I've seen this click for people. It's always the same. Weeks of frustration, then one random afternoon it makes sense, and then they genuinely cannot understand what was ever hard about it. Because nothing was hard about it. They were just trying to do things that don't make sense and every previous language had been too polite to mention it.

Girard figured this out with pen and paper in the 80s because he couldn't stop poking at the foundations of logic. He wasn't trying to help anyone write safer code. He just wanted to know what the boring rules were hiding.

Turns out they were hiding everything.

Part 2: What's Actually Inside Linear Logic

The Boring Rules, continued

Part 1 covered the intuition: borrow checking is linear logic, Girard worked it out in 1987, and most programming languages quietly paper over this. Now for the actual system.

#sequent calculus, fast

Before we get into linear logic's rules we need to know what a sequent is. A sequent looks like this:

A₁, A₂, ..., Aₙ  ⊢  B₁, B₂, ..., Bₘ

Left side: things you have (hypotheses). Right side: things you're trying to prove (conclusions). The turnstile ⊢ means "from the stuff on the left, I can get to the stuff on the right."

In classical sequent calculus you get structural rules for free on both sides:

Contraction:    Γ, A, A ⊢ Δ          Γ ⊢ Δ, A, A
              ────────────          ────────────────
                Γ, A ⊢ Δ              Γ ⊢ Δ, A

Weakening:      Γ ⊢ Δ                  Γ ⊢ Δ
              ──────────            ──────────────
              Γ, A ⊢ Δ              Γ ⊢ Δ, A

Exchange:     Γ, A, B, Δ ⊢ Σ
              ─────────────────
              Γ, B, A, Δ ⊢ Σ

Contraction: if you have two copies of A, collapse them into one. That's "I can use something multiple times."
Weakening: if you don't have A, you can introduce it anyway and ignore it. That's "I can throw things away."
Exchange: order doesn't matter. We keep this one. Linear logic is not ordered logic (that's a different, even more restrictive thing).

Girard's move: delete contraction and weakening. Keep exchange. See what happens.

#the one-sided presentation

Girard preferred to present linear logic using one-sided sequents:

⊢ Γ

Everything is on the right side. No turnstile splitting left from right. This looks weird at first but it simplifies things enormously. If you want "A implies B" you write A^⊥ on the right side, where A^⊥ is the linear negation of A. More on negation later.

Here are the rules. This is the core of it.

#identity

Axiom:          ─────────
                ⊢ A⊥, A

Cut:          ⊢ Γ, A      ⊢ Δ, A⊥
              ──────────────────────
                    ⊢ Γ, Δ

Axiom creates a link between A and its dual. Cut composes two proofs: if one proof produces A and another consumes A^⊥, you can plug them together and eliminate the intermediate formula. This is exactly function composition in programming. Producing a value of type A in one place and consuming it in another.

===============

What to do:
1 - In the linear logic text, which two structural rules does Girard delete?
2 - Reproduce verbatim the passage of the linear logic text starting with "Girard figured this" and going on through "were hiding everything.".

===============

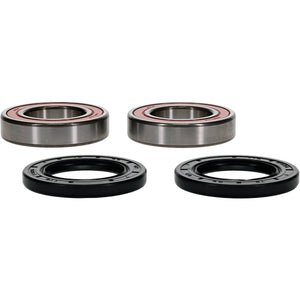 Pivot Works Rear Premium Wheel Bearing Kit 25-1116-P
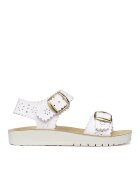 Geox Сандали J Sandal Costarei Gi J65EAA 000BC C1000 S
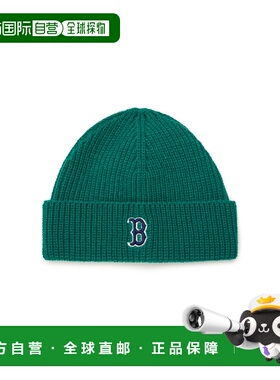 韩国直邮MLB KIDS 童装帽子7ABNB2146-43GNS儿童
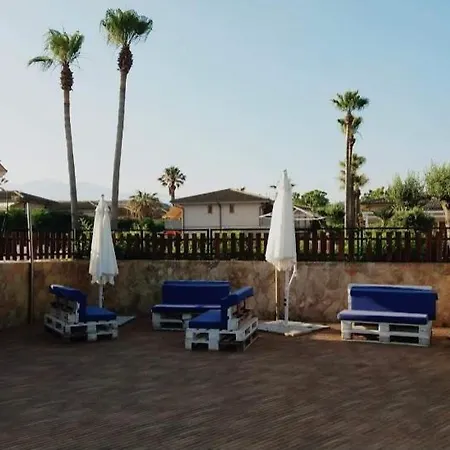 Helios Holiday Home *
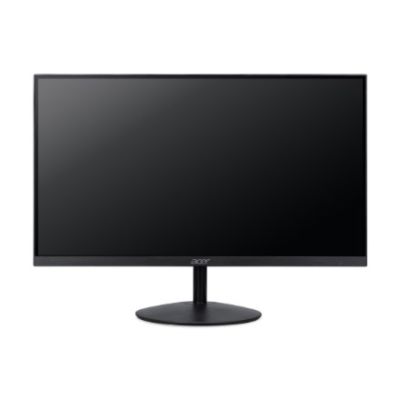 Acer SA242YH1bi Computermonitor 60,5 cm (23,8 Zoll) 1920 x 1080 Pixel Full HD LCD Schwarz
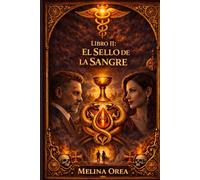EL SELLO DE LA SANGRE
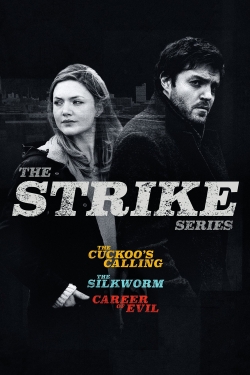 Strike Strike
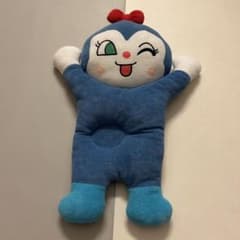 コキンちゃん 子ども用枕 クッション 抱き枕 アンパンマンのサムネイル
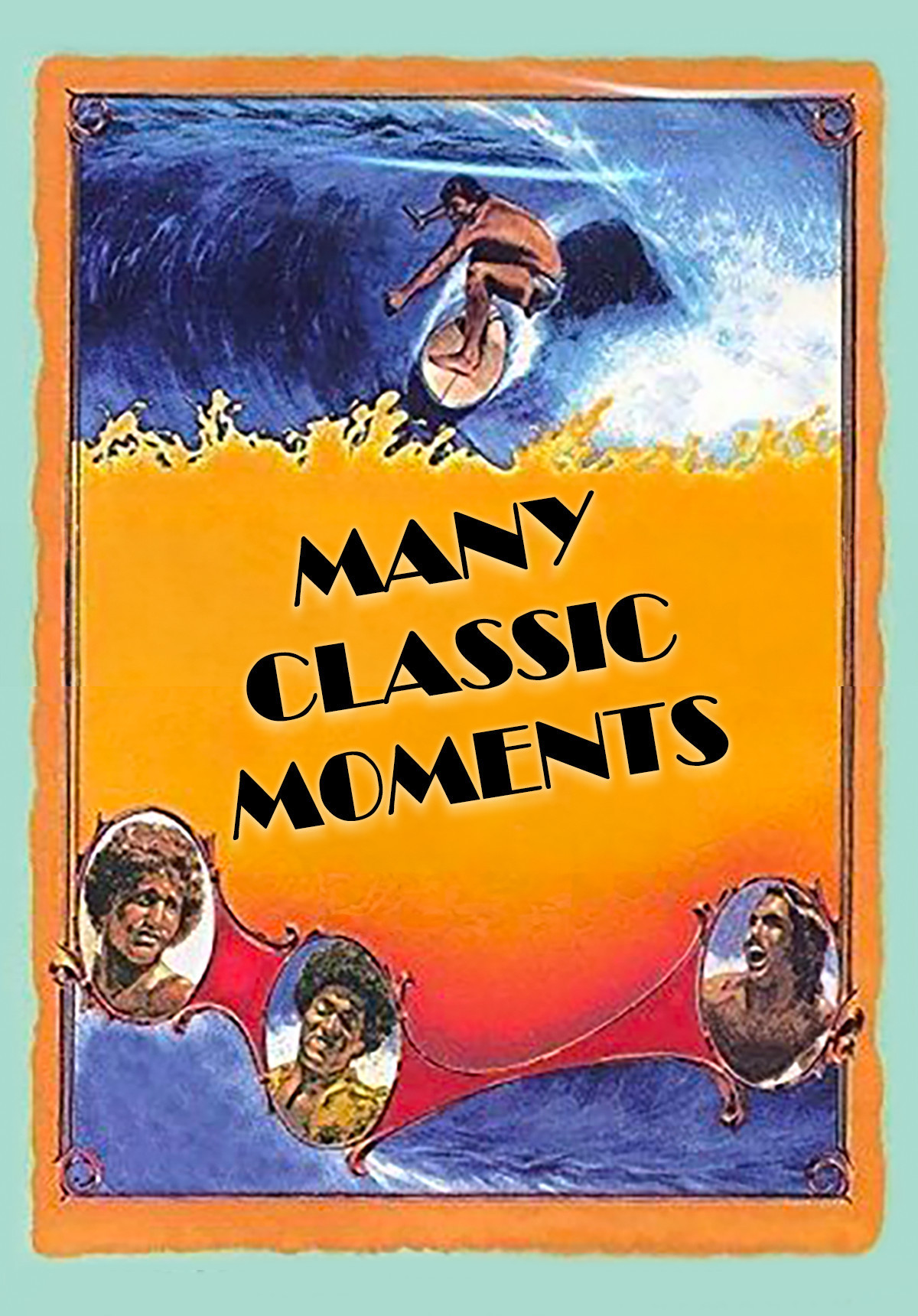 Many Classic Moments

===============

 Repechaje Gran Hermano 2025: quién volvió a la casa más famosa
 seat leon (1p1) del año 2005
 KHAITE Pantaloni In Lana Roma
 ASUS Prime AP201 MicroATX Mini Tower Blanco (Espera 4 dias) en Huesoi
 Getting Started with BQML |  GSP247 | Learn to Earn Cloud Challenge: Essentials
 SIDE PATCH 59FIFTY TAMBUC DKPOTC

===============

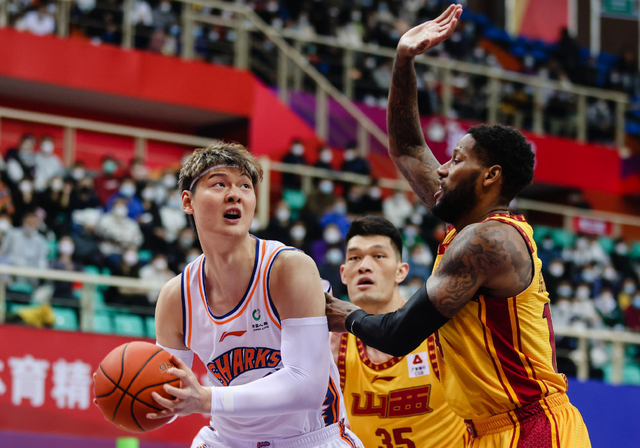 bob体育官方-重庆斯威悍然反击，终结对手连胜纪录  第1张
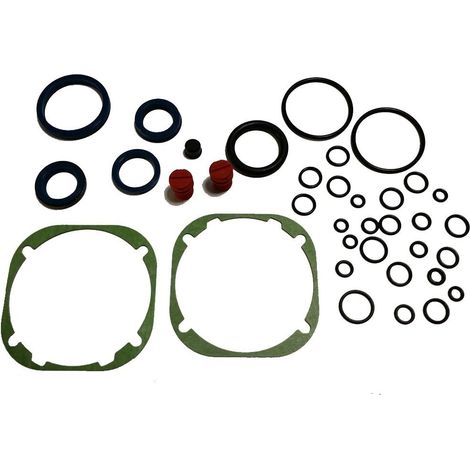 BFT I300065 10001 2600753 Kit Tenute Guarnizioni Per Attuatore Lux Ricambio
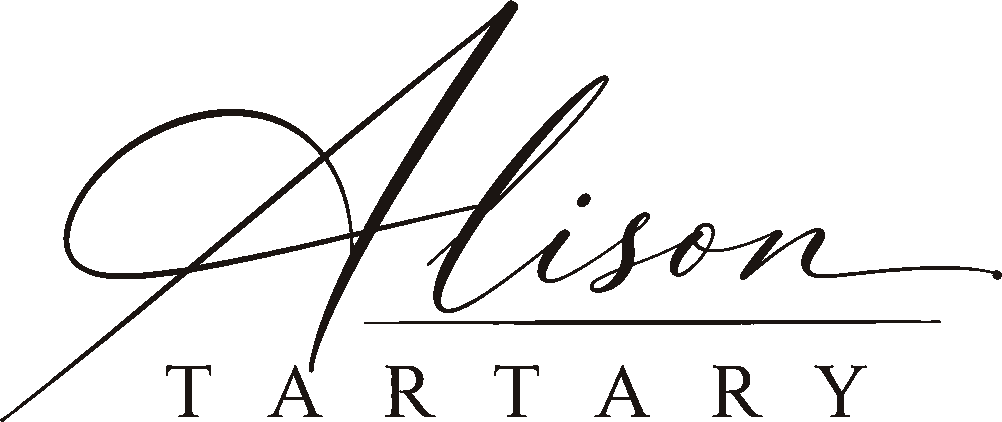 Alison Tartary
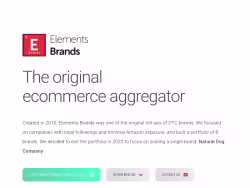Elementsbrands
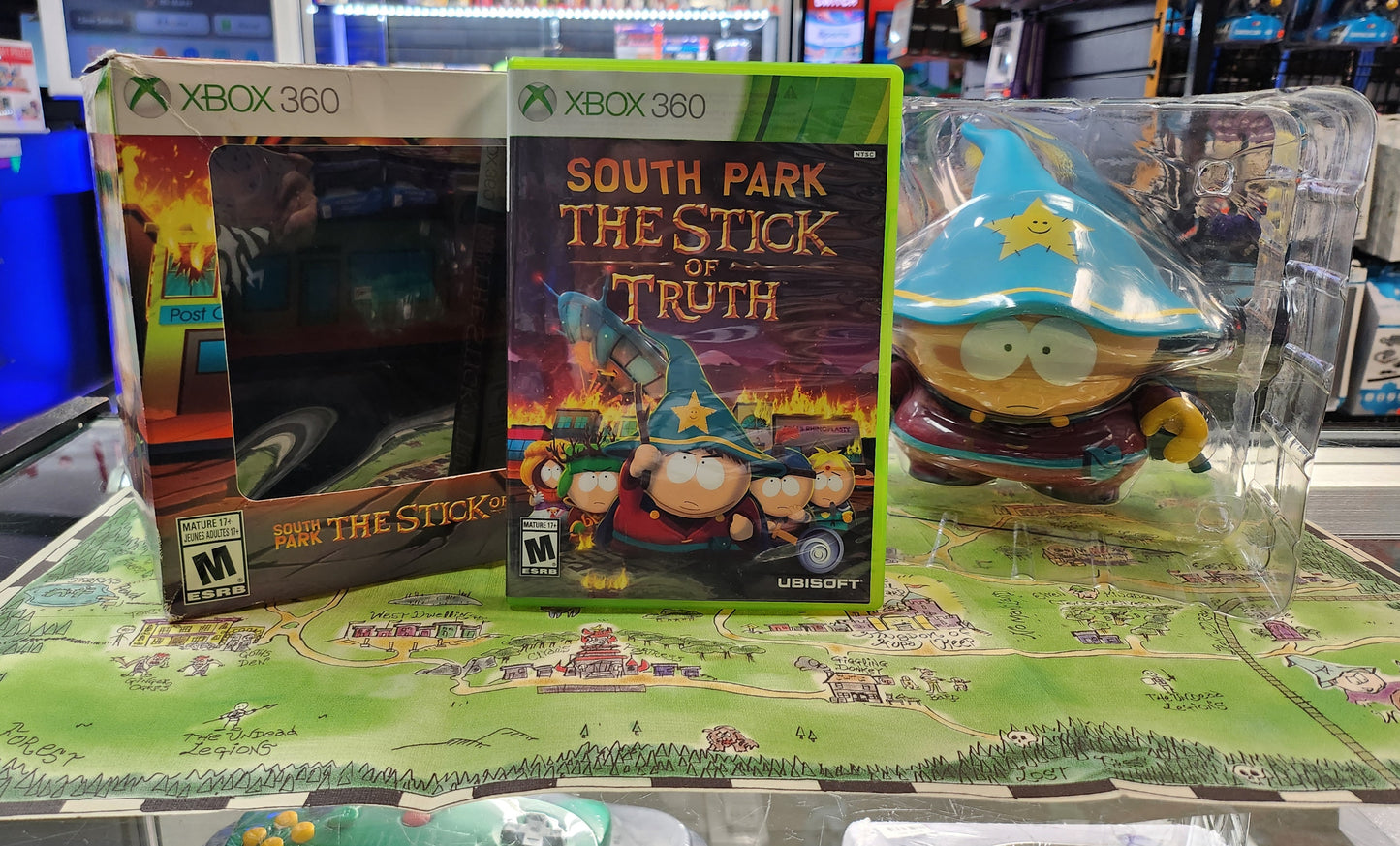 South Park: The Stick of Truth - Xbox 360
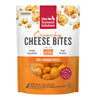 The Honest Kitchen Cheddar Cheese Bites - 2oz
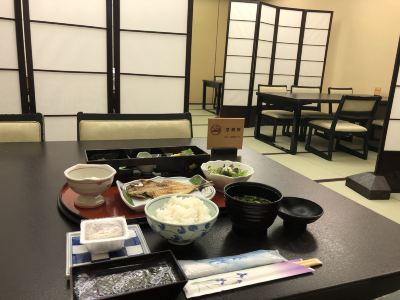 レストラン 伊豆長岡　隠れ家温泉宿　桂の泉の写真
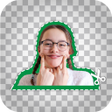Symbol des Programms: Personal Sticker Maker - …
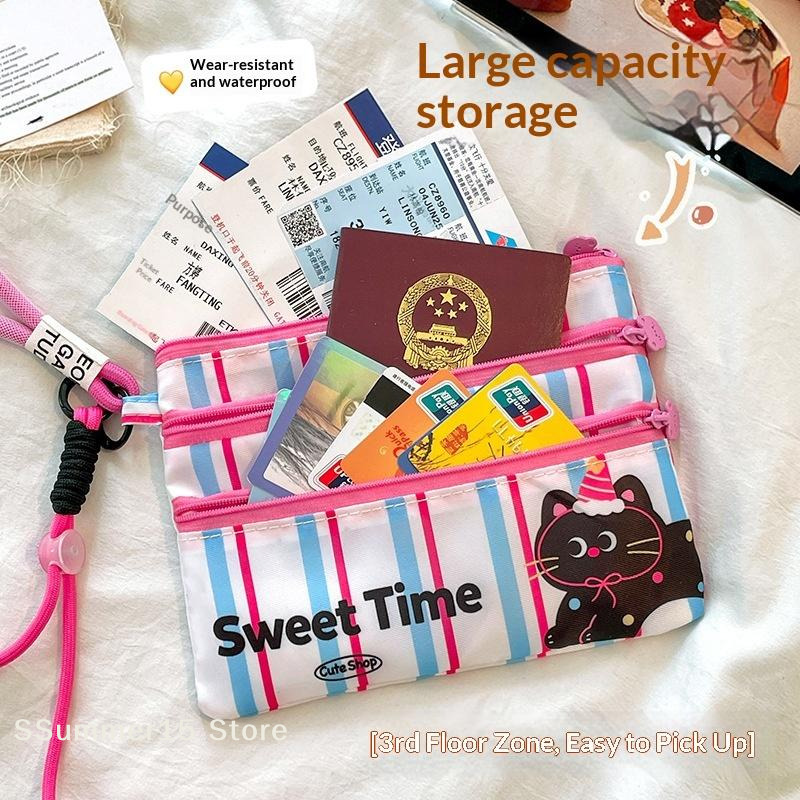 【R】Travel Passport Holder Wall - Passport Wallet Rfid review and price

===============

Answers to each task:
1 - Contraction and weakening.

2 -
Girard figured this out with pen and paper in the 80s because he couldn't stop poking at the foundations of logic. He wasn't trying to help anyone write safer code. He just wanted to know what the boring rules were hiding.

Turns out they were hiding everything.